_Extract_

====

Thursday, March 16, 2017

Unit-testing and Code-coverage in Python [1]

I suspect that unit-testing, like documentation, is not thought of terribly fondly by many developers. It strikes me as one of those chores associated with the process — something that gets done not because it's fun, or sexy, or whatever, but because there's some policy in place that requires it. At best, perhaps, there is some recognition that it's a necessary evil, or something akin to an insurance policy — done so that if something arises, the developer can point to the unit-tests and say it's passing in the automated testing. Or maybe those suites of tests can point to exactly where an issue is arising, making the process of identifying and fixing a bug faster (and letting the developer get back to solving more interesting challenges that much sooner).

In my particular case, it falls squarely into the necessary evil category. I've definitely seen the benefits of having well-tested code:

  • Over a total of thirteen project-years, across three projects and with four application-instances, the total number of code errors encountered by up to three or four hundred application-users could be counted on the fingers of two hands;
  • The run of the relevant test-suites, per build, takes maybe ten minutes total (some of which is because of external system access that takes how long it takes for several tests).
    That ten-minute period runs perhaps two or three thousand test-cases, and I'm not even sure how many assertions are involved, but it's almost certainly in the tens of thousands.
  • I've never counted how many issues have been surfaced by unit-test runs, but I can distinctly remember more than a few that would, eventually, have caused some issue for end-users of the applications, that I could fix before the problematic code was released.

I'd be lying if I said that I enjoyed writing unit-tests, but I'm absolutely convinced that they save time, effort, and frustration in the long run, particularly if the code being tested is complex, and/or doesn't get modified on a frequent basis once it's done.

====

_Task set_
a: According to the unit-testing post, about how long does a run of the relevant test-suites take per build?
b: Carry the unit-testing post forward from its final sentence.
The material after this comes from an unrelated source.

_Provided records_
====

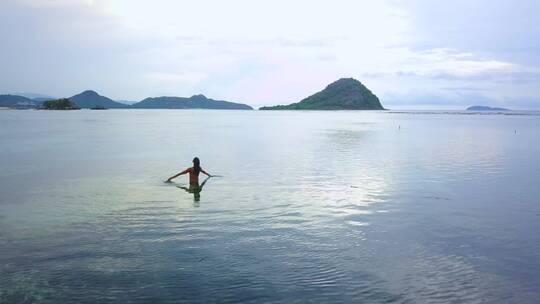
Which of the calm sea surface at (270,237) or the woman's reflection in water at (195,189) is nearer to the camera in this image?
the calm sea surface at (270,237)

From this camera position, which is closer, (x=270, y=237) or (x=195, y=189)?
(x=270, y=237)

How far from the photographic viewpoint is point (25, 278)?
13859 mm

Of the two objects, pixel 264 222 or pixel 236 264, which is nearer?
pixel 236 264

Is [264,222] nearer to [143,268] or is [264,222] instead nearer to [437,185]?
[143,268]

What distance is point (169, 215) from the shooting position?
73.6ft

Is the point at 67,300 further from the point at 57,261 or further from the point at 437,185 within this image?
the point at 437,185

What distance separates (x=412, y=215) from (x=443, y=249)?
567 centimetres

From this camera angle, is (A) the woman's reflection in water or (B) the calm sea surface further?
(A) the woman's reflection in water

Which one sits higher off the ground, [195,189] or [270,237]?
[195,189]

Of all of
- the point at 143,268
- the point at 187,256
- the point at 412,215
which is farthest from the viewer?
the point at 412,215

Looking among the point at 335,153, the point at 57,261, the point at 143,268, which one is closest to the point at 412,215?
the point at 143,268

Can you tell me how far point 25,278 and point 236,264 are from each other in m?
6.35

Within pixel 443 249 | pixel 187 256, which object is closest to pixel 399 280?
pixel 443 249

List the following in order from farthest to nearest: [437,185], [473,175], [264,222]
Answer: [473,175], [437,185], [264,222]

====

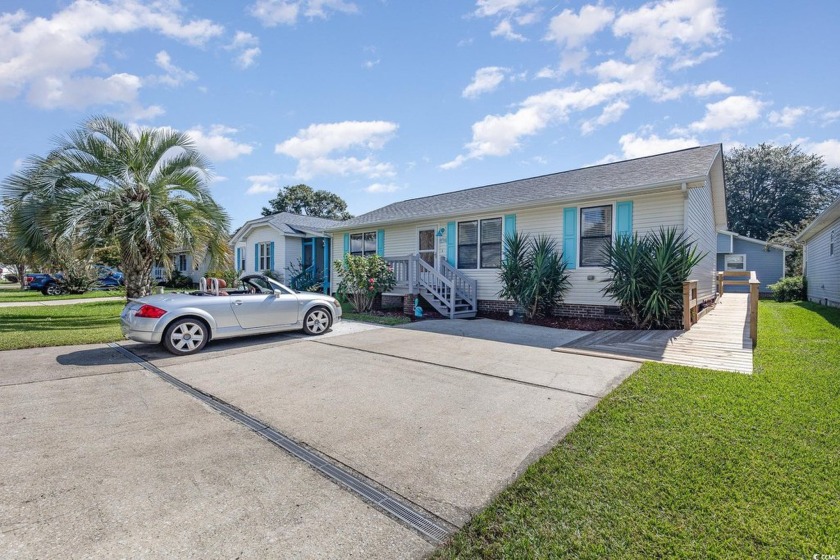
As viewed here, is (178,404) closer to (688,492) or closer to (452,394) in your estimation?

====

_Answers for this exercise_
a: About ten minutes in total.

b:
What I Want To Accomplish

The laundry-list of the goals I want to achieve in my common unit-testing structure(s) is a short list, but perhaps a deep one:

  • I want to spend as little time as is necessary writing actual tests;
  • At the same time, I want to be able to assure that those tests are complete and thorough — that they cover all the variations I think are necessary for testing arguments, values, types, etc., and that every element in my code is tested;
  • I do not want to disallow tests to be skipped, either — while it doesn't happen often in my experience, it does happen that there is no meaningful or useful testing that can be done on a code-element Though it should not just pass without comment, the ability to consciously skip a test should not be forbidden either.
The combination of the first two items might sound pretty daunting. They feel like they could easily be mutually exclusive goals at first blush. The strategy I'm going to follow, though, will allow what I feel to be a good balance between assuring 100% code-coverage (...that every element in my code is tested...) and not having to spend a ridiculous length of time writing those tests. Identifying the overall strategy took me a while, and I had to take a few steps back and look at what I was trying to accomplish at a more abstract level...

How I'm Going to Accomplish This

The two questions that ended up defining my unit-testing strategy, after a fair time thinking about it, were:

How can I identify what code-elements need tested?
and
What needs to happen in order to test those elements to my satisfaction?

The first question requires making some decisions about what should be tested, then figuring out how to identify those code-elements in a programmatic fashion. Since I'm aiming for 100% code-coverage, at least as far as any classes or functions are concerned, the decision part is pretty simple:

  • All class-definitions; and
  • All function-definitions
Actually identifying the members to be tested then becaomes a mostly straightforward chunk of code:
#!/usr/bin/env python

import inspect
import os
import sys

from pprint import pprint

sys.path.insert( 1, 
    os.path.expanduser( 'path-to-idic' )
)

import idic.serialization as TestModule
from idic.serialization import *

# Get all the classes available in the module
moduleMembers = inspect.getmembers( 
    TestModule, inspect.isclass )
# Get all the functions available in the module
moduleMembers += inspect.getmembers( 
    TestModule, inspect.isfunction )

pprint( moduleMembers )

# Create a dict of them, because that's slighly 
#   easier to work with, filtering down to local 
#   members only in the process
finalItems = dict(
    [
        m for m in moduleMembers
        if m[ 1 ].__module__ == TestModule.__name__
    ]
)

pprint( finalItems )
This yields two chunks of output, one for each pprint:
[
  ('HasSerializationDict', 
    <class 'idic.serialization.HasSerializationDict'>),
  ('IsJSONSerializable', 
    <class 'idic.serialization.IsJSONSerializable'>),
  ('UnsanitizedJSONWarning',
    <class 'idic.serialization.UnsanitizedJSONWarning'>),
  ('describe', 
    <class 'idic.doc_metadata.describe'>)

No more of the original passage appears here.